Wat weten we over onze verwekkers en hoeveel informatie kunnen we aan? Het is de centrale vraag in ‘Morgen’, opnieuw een confessionele roman van Graham Swift over de keuzes die een mensenleven bepalen. Paula’s verhaal is niet meteen zo opzienbarend of wereldschokkend maar dat gold ook al voor verschillende van Swifts vroegere romans. Jammer genoeg is Paula niet altijd een even sprankelende verteller en komt ze aanzetten met te veel vanzelfsprekendheden. Dat ‘alle echtparen, alle gezinnen een leven hebben dat je nooit ziet’ bijvoorbeeld. Of dat je ‘de ware dingen niet kent voordat je de onware hebt geprobeerd’. Wanneer ze niet de filosofische toer opgaat, is Paula nochtans sterk observerend. De simpele moeder-kindrituelen die ze beschrijft, zijn veel indrukwekkender dan haar Grote Inzichten. Swift onthult pas over halfweg hoe de vork nu eigenlijk in de steel zit maar Paula en Mikes grote geheim laat zich al veel sneller raden. De schrijver mag dan wel beweren dat het hem nauwelijks om het mysterie-element te doen was (zie interview), toch klinkt Paula geforceerd geheimzinnig wanneer ze het om de haverklap heeft over ‘wat we jullie morgen gaan vertellen’.

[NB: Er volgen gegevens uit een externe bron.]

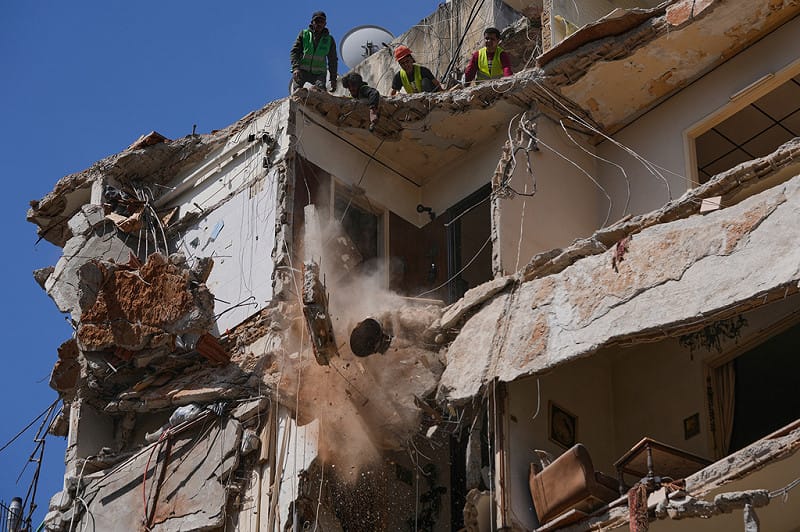 黎巴嫩方面則強調停火與人道危機的重要性。自 3 月以來,以色列對黎巴嫩展開軍事行動已造成超過 2,000 人死亡,並導致約 100 萬人流離失所。 圖:達志影像/美聯社 黎巴嫩方面則強調停火與人道危機的重要性。自 3 月以來,以色列對黎巴嫩展開軍事行動已造成超過 2,000 人死亡,並導致約 100 萬人流離失所。 圖:達志影像/美聯社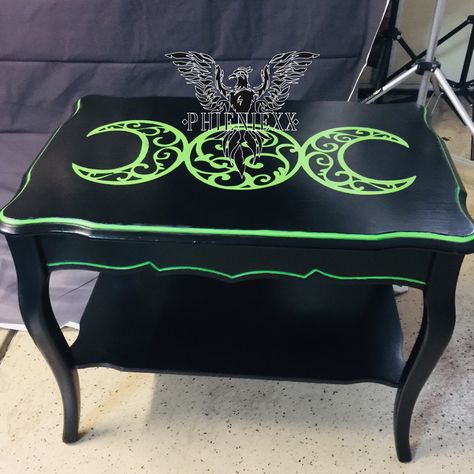 Goth Round Table, Witchy Furniture, Goth Decor Bedroom, Goth Furniture, Magic Oc, Gothic Furniture Diy, Diy Furniture Restoration, Gothic Decor Bedroom, Jewelry Box Makeover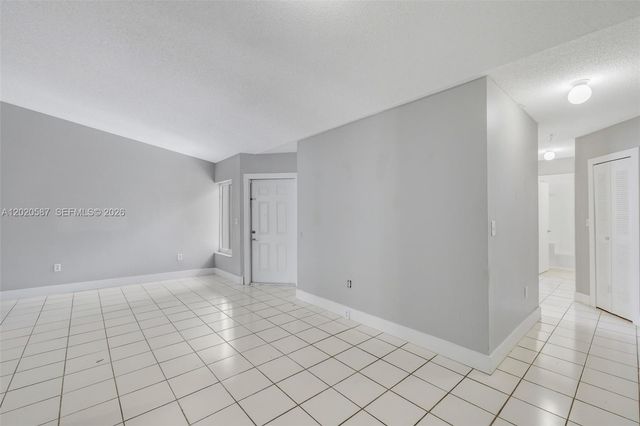 8423 SW 209th St, Cutler Bay, FL 33189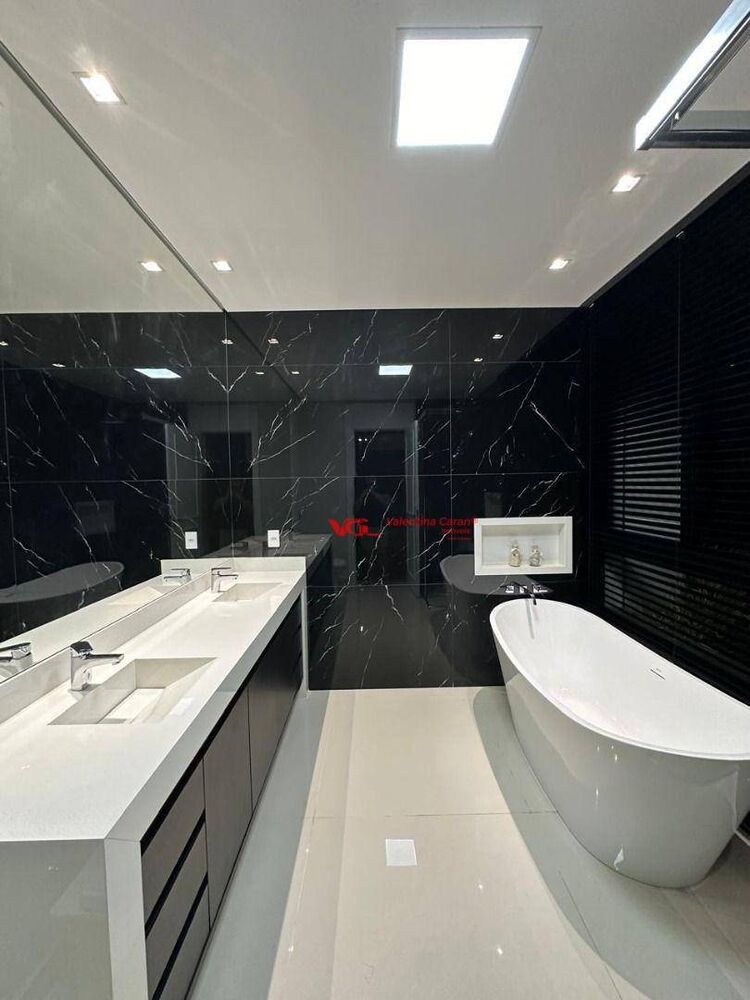 Sobrado, 5 quartos, 400 m² - Foto 1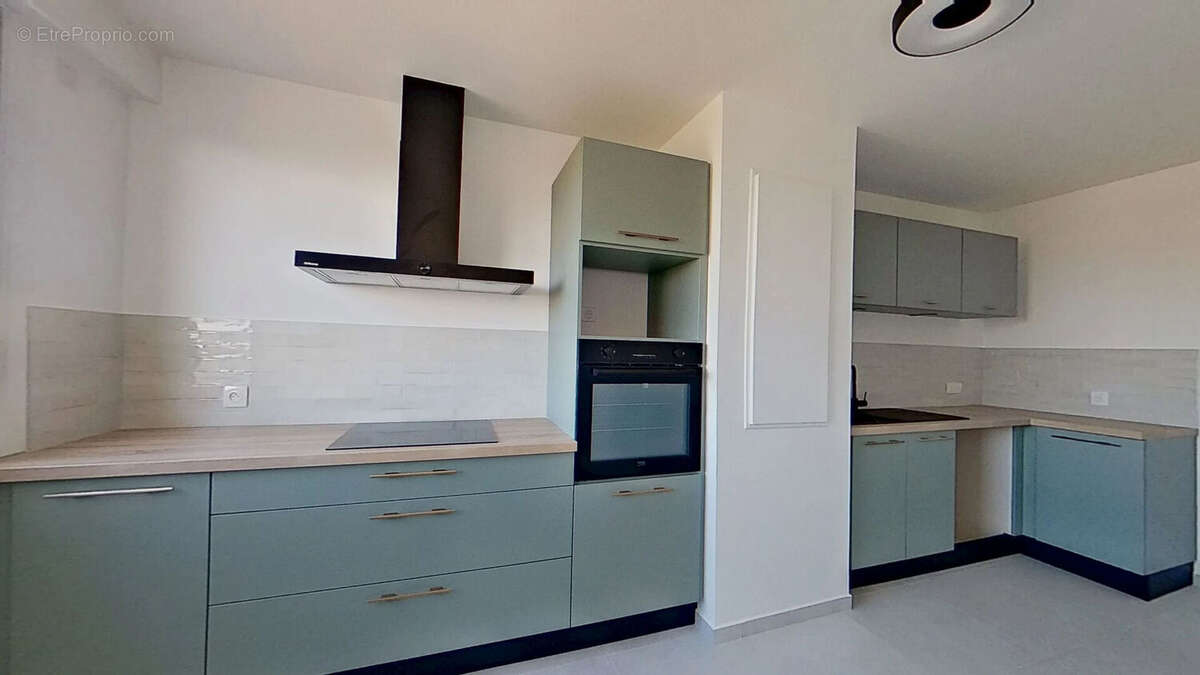 Appartement à LYON-8E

Swift vertelt ook het verhaal van de ouders van Mike en Paula en keert daarmee, net als in vroeger werk, terug naar de Tweede Wereldoorlog. Ook die passages zijn lang niet altijd even overtuigend. Je voelt wel waar Swift naartoe wil en Paula’s hoop dat de tweeling begrip zal hebben voor beslissingen uit een (ver) verleden spreekt uit elke bladzijde. Toch kan je er niet omheen dat Swift in romans als ‘Waterland’ of ‘Laatste rond’ veel beter toonde hoe de geschiedenis haar tanden zet in zelfs de meest onbeduidende mensenlevens.

**

Graham Swift, Morgen, vertaald door Else Hoog, De Bezige Bij, Amsterdam. Oorspronkelijke titel: Tomorrow.